__CONSIGNA A__.
Según el fragmento, ¿qué idea abandonó Bush a pesar de haber sacado adelante su mayoría con ella?
__CONSIGNA B__.
Copia del fragmento el texto que va desde "Una réplica del" hasta "elite de derechas.", incluidas ambas partes.

─── FRAGMENTO ───

Una réplica del escudo que preside el piso del Despacho Oval.
Los dos años de la mayoría presidencial, desde noviembre de 2004 hasta la semana pasada, han sido decepcionantes. Bush abandonó la idea de la "sociedad de propietarios" con la que sacó adelante su mayoría. No consiguió reformar las pensiones de la Seguridad Social. Tampoco impulsó cambios en el sistema fiscal ni convenció a los suyos para adoptar una actitud abierta en cuanto a la inmigración. La Administración cometió errores importantes. La gestión de la catástrofe del Katrina no fue precisamente brillante, y la designación de una amiga personal de Bush para el Tribunal Supremo desató la cólera de la elite de derechas.
 
Ni por una sola vez Bush se impuso a la mayoría del Congreso. Sólo en una ocasión utilizó el veto, para frenar una ley sobre investigación con células madre. Jamás recurrió a esta prerrogativa presidencial para frenar un creciente gasto, destinado únicamente a asegurar la reelección de sus promotores. Por su parte, la mayoría presidencial de 2004-2006, en vez de apoyar las reformas propuestas por el presidente se dedicó a sabotearlas (caso de las pensiones o de la inmigración), o a hacer su propia política, como en la cuestión del gasto presupuestario. Es posible que pase a la historia sobre todo por algunos casos de corrupción, como los de Abramoff.
 
La mayoría republicana quiso representar los ideales de gobierno limitado y austeridad en el gasto, incluso jugaba, desde hace muchos años, el papel de antiestableshment, antiaparato y antielitismo. En los últimos años se convirtió en un grupo autista, encerrado en la defensa de los intereses de sus propios miembros y con una conducta contradictoria con sus propios principios.

─── DATOS PROPORCIONADOS ───

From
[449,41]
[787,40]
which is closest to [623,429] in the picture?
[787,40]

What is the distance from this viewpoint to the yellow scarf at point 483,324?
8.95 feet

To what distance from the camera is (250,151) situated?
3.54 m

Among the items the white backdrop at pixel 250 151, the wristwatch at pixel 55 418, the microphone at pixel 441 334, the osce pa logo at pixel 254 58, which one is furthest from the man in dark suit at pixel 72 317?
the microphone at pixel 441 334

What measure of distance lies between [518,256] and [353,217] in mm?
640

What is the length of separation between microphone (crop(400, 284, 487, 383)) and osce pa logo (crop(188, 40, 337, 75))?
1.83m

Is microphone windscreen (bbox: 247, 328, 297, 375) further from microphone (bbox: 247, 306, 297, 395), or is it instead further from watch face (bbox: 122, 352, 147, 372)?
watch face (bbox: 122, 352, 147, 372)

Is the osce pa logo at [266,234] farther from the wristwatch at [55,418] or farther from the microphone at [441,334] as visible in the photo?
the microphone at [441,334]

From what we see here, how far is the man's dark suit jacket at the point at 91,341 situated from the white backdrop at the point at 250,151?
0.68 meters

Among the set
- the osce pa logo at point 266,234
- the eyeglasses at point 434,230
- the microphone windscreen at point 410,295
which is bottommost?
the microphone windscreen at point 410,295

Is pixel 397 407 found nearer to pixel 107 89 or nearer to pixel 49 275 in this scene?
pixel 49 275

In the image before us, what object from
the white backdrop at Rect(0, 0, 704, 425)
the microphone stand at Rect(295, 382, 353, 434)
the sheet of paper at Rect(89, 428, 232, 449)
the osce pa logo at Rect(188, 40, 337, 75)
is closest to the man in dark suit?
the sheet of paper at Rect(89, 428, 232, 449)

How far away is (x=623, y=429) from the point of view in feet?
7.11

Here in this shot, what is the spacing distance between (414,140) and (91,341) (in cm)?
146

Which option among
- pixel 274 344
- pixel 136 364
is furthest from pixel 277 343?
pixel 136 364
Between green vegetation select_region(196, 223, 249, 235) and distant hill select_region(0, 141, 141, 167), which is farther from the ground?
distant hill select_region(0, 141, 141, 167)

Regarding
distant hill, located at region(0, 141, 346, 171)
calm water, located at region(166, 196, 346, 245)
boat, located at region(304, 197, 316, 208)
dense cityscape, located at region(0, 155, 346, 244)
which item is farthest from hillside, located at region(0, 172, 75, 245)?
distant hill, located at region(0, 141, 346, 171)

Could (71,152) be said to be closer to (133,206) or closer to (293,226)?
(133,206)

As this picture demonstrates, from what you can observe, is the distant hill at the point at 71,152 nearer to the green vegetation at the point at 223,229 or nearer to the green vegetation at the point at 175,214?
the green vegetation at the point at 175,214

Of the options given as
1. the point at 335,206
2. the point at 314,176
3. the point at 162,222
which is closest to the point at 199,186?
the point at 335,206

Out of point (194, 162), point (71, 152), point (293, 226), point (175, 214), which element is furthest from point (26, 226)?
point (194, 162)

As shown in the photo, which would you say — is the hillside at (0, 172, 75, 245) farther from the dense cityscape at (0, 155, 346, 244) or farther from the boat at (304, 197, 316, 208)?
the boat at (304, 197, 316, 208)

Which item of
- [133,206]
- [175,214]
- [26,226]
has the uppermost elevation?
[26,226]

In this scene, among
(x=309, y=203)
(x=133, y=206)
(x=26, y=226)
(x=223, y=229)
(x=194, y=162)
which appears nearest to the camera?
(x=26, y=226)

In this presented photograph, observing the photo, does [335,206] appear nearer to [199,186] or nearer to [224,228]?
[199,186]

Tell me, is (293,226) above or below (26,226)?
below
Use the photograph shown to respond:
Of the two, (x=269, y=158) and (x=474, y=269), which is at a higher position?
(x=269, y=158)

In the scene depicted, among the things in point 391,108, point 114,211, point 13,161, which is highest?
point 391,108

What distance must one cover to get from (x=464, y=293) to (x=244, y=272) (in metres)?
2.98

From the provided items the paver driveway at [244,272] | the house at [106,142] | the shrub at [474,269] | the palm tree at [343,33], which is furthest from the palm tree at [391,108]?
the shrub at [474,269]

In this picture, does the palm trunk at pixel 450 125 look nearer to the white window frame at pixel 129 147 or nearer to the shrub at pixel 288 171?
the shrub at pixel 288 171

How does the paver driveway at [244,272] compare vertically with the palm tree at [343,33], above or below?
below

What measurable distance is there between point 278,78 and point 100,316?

───

__RESPUESTA ESCRITA A__.
La idea de la "sociedad de propietarios".

__RESPUESTA ESCRITA B__.
Una réplica del escudo que preside el piso del Despacho Oval.
Los dos años de la mayoría presidencial, desde noviembre de 2004 hasta la semana pasada, han sido decepcionantes. Bush abandonó la idea de la "sociedad de propietarios" con la que sacó adelante su mayoría. No consiguió reformar las pensiones de la Seguridad Social. Tampoco impulsó cambios en el sistema fiscal ni convenció a los suyos para adoptar una actitud abierta en cuanto a la inmigración. La Administración cometió errores importantes. La gestión de la catástrofe del Katrina no fue precisamente brillante, y la designación de una amiga personal de Bush para el Tribunal Supremo desató la cólera de la elite de derechas.